Хочу превозмочь свое жалкое теперешнее состояние (помимо всего прочего, я растянула лодыжку и вынуждена сидеть, задрав распухшую ногу на стул) и настроить себя — а заодно и тебя — на иной лад. Попробую думать о приятном. Честно говоря, я уже не смею придумывать, что мы могли бы делать вместе. И все-таки, раз мои письма не возвращаются, значит, они до тебя доходят.
Вчера мне почудилось, будто я встретила тебя на улице: ты шел впереди, и я пустилась бегом догонять тебя и уже готова была выкрикнуть твое имя, как вдруг ты остановился у витрины. Тут я разглядела профиль и поняла, что — увы мне! — это не ты. По дороге домой я была так расстроена, что не обратила внимания на подвернутую ногу и получила растяжение. Но не будем о грустном, Жан-Люк. Я ведь хотела найти приятную тему, поделиться с тобой чем-нибудь хорошим.

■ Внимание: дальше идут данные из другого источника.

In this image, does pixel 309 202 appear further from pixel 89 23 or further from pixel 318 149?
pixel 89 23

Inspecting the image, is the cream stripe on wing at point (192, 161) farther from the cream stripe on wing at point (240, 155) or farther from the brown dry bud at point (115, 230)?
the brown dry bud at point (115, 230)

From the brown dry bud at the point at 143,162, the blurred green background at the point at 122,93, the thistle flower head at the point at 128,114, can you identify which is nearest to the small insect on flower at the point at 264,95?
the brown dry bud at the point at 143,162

Что бы тебе такое рассказать?
Я могла бы, например, рассказать про один вечер в пору белых ночей, когда мне было одиннадцать лет и мы с папой, мамой и младшим братом сидели за ужином. Вечер был очень светлый — из тех летних вечеров, которые навевают печаль, потому что кажется диким сидеть у себя дома на четвертом этаже и ужинать в такую светлынь. Всё уже распустилось, всё цветет, у молодежи сплошная любовь, а тебя держат за ребенка и никуда не пускают. И тут раздается звонок в дверь. Это оказывается мой дядя, который тогда учился на юриста. Он просто шел мимо… и, разумеется, согласился поужинать с нами, а потом сказал: «Никто не хочет со мной в Тиволи?» До сих пор помню охватившее меня тогда чувство — безумную радость, которая защекотала мне горло и едва не помешала ответить.

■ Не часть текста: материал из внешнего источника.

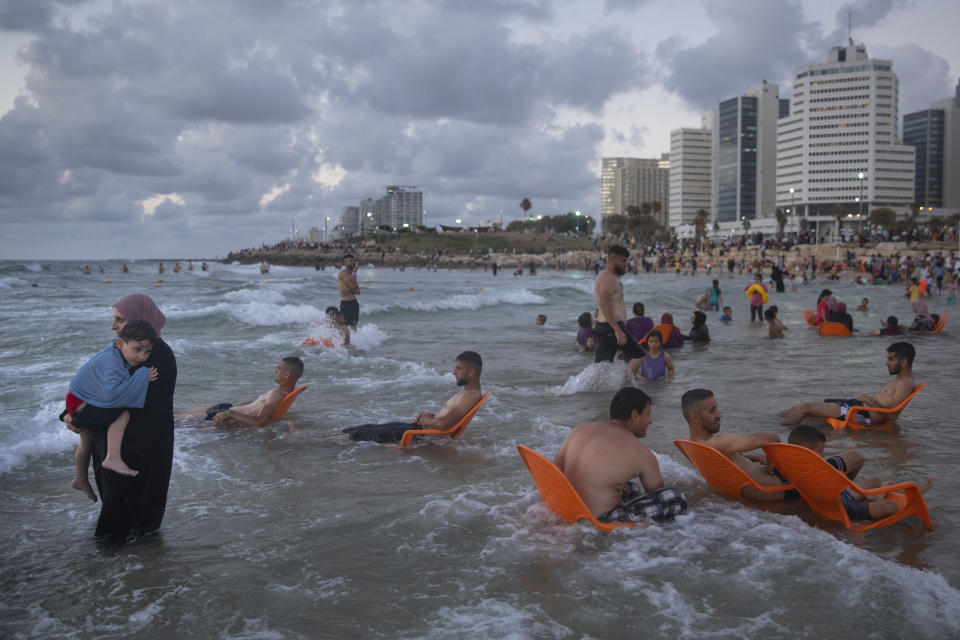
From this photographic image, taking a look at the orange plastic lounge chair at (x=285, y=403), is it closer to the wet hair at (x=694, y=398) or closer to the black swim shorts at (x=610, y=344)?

Сам поход в Тиволи забылся, но я уверена, что нам разрешили покататься на всех аттракционах и домой мы вернулись без сил. Всё это забылось, а вот щекочущую горло радость мне не забыть никогда.
Тот же дядя однажды на Пасху пригласил нас поехать с ним за сладостями. Мы погрузились в его скромный «моррис майнор» дымчатого цвета, и всю дорогу дядя пел то «Writing love letters in the sand»[22], то датскую песню «Не дари мне больше розы». Он распевал во все горло и при открытых окнах, так что казалось, будто мы попали на съемки кино. В кондитерской он первым делом спросил: «Ну, малышня, чего вам тут хочется?» И на обратном пути автомобиль, помнится, был настолько перегружен сластями, что ехал вдвое медленнее, чем туда. Может, во взрослой жизни мы просто не умеем так радоваться, а?
У бабушки с дедушкой была просторная усадьба, куда мы обожали ездить в гости. Вместе с двоюродными братьями и сестрами мы проводили там каникулы. И я помню, как однажды туда пришла большая посылка от дальних родственников из Америки и нам позволили ее разбирать. Чего в ней только не было! Сейчас уже не вспомнить подробностей, но осталось ощущение изобилия — и восхищения тем, что все это прибыло с другого конца света. В каком, оказывается, огромном и удивительном мире мы живем! В тот вечер он для меня разросся до колоссальных размеров, причем я ни капельки не испугалась. Да, еще в посылке обнаружился пластырь с американским флагом: ничего подобного ему мы раньше не видели. Он был гораздо лучше привычного для нас матерчатого пластыря телесного цвета, который успевал испачкаться и разлохматиться, прежде чем ты переставал плакать. Я укусила себя за палец и сделала вид, что мне позарез нужен новый пластырь. И взрослые поддержали мою игру, а я была безмерно счастлива, что у меня на пальце красуется американский флаг.